Me di cuenta de que la miraba a hurtadillas.
Él y yo. Yo y el.
Y la dichosa magdalena allí en medio.
¿La quieres?, Pregunto más por picar que por claudicar.
Él me miraba.
No, no. Es tuya, la has pagado tú.
La situación no podía ser más cómica.
Dos adultos peleando por un bollo con chocolate como dos niños.
¿No te la comes?, pregunta curioso.
Me estás mirando. Ni tan siquiera se tu nombre.
Ay... Perdona. Fernando es mi nombre.
Yo me llamo María.
Ya no supe que decir.
La situación me incomodaba, me enfadaba. A la porra mi tranquila mañana!
Y él tampoco tenía conversación.
Durante interminables minutos nos dedicamos a beber nuestras bebidas, dejando allí esa cosa que ya no me apetecía comer.
No eres muy hablador, comenté con un poco de sorna.
Él me miraba con cara indefinida, y con los ojos un poco culpables.

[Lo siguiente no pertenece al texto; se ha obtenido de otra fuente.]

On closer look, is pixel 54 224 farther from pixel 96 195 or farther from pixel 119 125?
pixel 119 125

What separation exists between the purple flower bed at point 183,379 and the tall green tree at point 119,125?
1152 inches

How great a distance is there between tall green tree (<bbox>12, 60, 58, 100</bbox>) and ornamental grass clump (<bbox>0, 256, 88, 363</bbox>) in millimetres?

Jajajaja, de repente se echa a reír y yo pongo una cara de no saber comprender.
Ya me contarás el chiste.
Es por la situación, es muy cómica.
Si, ya. Me has chafado el desayuno y la mañana.

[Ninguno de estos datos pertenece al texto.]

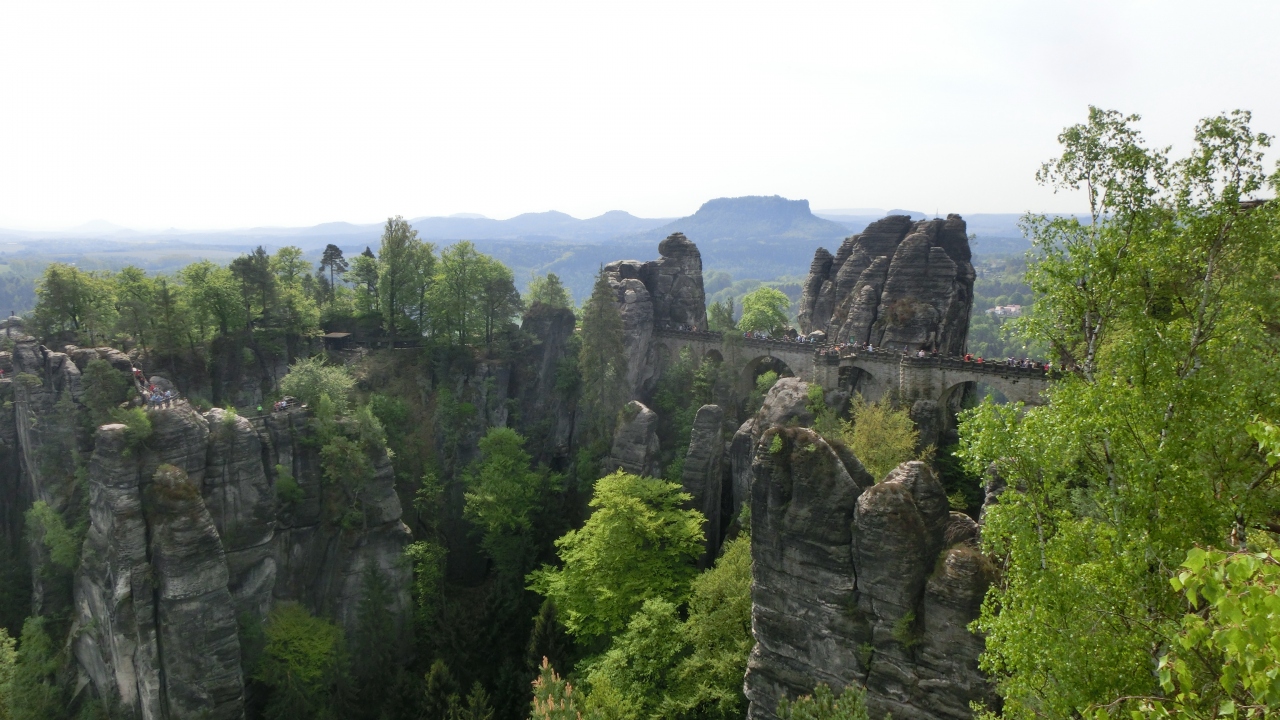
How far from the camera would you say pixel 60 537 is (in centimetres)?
3491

Lo siento, no era mi intención. Además, por lo menos estoy hablando con una mujer guapa.
Yo, ante esas palabras, miro a mi derecha y a mi izquierda.
No veo esa mujer guapa.
La tengo delante de mí.

¿Estás ligándome?
Puede...
Y todo por una magdalena. Muy original.
Hay que serlo, jajajaja.
Maldita sea. Se reía y cada vez me gustaba más.
Pues ya no me interesa, y le acerco el platito con la inocente magdalena.
A mi tampoco, te invito a una caña y una tapa y pasamos de estas ñoñerías.
Pagarás tú, dije con todo mi morro y mi cara de inocencia.
Hecho!
Nos levantamos y allí se quedó, solitaria magdalena en medio de la mesa y de las tazas vacías.